As a supplement to its January event, the downtown Hartford branch of team CBRE recently released its 2015 market overview and 2016 outlook to help landlords and tenants track its refined data and intelligence.
Here's a condensed breakdown of CBRE brokers' 2016 predictions:
Downtown Hartford: “Increased leasing activity and positive absorption estimated at 50,000 square feet are anticipated for 2016. Due to the completion of retail and housing developments downtown and the state of Connecticut's consolidation of 2,300 employees at Connecticut River Plaza, we expect continued pressure on parking availability and pricing. … As the city becomes more vibrant, we expect to see suburban tenants continue to consider relocations to the downtown. There are high-quality alternatives and space at marquee buildings such as 1 State Street, One Financial Plaza and CityPlace I, featuring asking rental rates of $23.50 – $27 per square foot. These premium spaces have been long occupied and will garner most of the leasing activity in 2016.”
– John McCormick Jr.
Suburban East: “The east market stabilized over the course of 2015 as absorption continued in Class-A spaces; there is reasonable confidence that 2016 will be a positive year for this submarket. Glastonbury will continue to lead the east in absorption and rent growth. Tenants seeking locations east of the river may consider East Hartford for quality Class-A spaces as a result of the continued tightening office market in Glastonbury. … Landlords should also be prepared to provide tenant improvement packages and concessions to lease less attractive options.”
– Jennifer Gosselin
Suburban West: “New requirements totaling 75,000 square feet in the market today should result in a strong start to 2016's performance. Large block opportunities in Farmington and Southington will gain increased attention from tenants inside and outside of the submarket. Farmington and West Hartford will continue to lead the west in overall activity and rent growth as those towns continue to tighten.''
– Michael Puzzo
North Suburban (Bloomfield, Windsor, etc.): “…As long as the economy remains healthy and there are no major tenants downsizing or relocating to other markets, the north market will likely remain as healthy as it has been for several years. With no new construction on the horizon, all it would take to shift towards a landlord's market is one or two mid- to large-sized tenants migrating from another market.
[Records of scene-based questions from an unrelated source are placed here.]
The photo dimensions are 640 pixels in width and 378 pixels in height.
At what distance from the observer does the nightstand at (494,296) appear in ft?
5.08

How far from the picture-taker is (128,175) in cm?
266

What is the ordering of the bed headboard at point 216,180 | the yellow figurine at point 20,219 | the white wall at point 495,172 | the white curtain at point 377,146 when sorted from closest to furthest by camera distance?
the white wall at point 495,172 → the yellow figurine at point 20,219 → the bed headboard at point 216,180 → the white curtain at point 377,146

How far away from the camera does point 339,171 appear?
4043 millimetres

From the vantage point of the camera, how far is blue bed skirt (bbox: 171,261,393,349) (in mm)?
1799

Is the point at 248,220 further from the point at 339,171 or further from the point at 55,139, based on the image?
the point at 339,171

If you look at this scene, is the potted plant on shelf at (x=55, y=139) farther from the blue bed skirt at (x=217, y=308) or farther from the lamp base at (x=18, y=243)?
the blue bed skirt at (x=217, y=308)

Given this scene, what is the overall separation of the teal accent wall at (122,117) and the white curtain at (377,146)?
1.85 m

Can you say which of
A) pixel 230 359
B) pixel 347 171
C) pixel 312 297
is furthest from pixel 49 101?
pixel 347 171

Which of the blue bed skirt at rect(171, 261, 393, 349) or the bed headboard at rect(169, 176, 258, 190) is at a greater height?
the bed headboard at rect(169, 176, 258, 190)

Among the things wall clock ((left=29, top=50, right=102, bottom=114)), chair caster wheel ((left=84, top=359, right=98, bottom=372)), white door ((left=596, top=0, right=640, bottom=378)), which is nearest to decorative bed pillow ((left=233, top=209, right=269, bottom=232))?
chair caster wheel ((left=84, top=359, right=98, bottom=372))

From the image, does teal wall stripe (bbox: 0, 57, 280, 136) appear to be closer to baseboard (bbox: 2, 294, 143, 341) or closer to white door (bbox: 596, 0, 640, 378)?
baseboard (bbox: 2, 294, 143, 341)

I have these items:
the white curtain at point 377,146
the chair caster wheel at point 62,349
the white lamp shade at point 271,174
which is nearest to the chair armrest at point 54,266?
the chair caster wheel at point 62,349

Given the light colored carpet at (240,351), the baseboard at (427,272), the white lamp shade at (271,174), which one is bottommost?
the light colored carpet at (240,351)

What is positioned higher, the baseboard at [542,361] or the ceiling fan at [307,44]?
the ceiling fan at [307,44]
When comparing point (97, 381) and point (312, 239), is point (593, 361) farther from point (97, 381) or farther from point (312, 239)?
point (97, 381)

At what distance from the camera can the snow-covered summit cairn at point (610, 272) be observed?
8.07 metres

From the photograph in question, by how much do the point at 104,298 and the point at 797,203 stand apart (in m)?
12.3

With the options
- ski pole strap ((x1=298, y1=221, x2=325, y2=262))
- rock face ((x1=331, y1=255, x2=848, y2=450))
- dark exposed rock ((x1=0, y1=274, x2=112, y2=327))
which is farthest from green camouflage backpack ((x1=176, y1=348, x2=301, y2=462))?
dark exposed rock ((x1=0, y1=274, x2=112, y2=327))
At that point, there would likely be an increase in lease rates and/or a reduction in tenant improvements. Even then, the north market would still be far less expensive than the west, south and east suburban markets by $3 - $6 per square foot.”
– Bob Botters
South Suburban Office (Rocky Hill, Wethersfield, etc.): As the supply of Class-A space dwindles, tenants will be forced to renew or relocate to less desirable space if they are unwilling to absorb the increased rental rates. Rental rates will slowly increase and tenant improvement allowances will decrease, resulting in tenants making financial contributions to the cost of renovating the premises. There is no new speculative construction planned or being developed in the suburban south market. Tenants seeking space will be forced to consider pre-approved sites ready for development.”
– David Barnes
Central Connecticut Investment: “With more than 10 office opportunities either on the market or under contract as 2016 begins, another year of active trading is to be expected. However, with so many large acquisitions over the last four years, sales volume is unlikely to approach the milestones established in 2015. We continue to expect equity sources from outside the market to drive demand, but several strong local players continue to make an impact on the supply and demand curve as well.''
– Patrick Mulready
Greater Hartford Industrial: At the start of 2016 the vacancy rate hit below 10 percent, indicating a landlord-favored market not experienced since [the first quarter of] 2008. Rent growth should begin to accelerate from its current, slow pace, particularly for higher-quality spaces with large contiguous availability.
– Christopher Metcalfe
Gregory Seay is the Hartford Business Journal News Editor.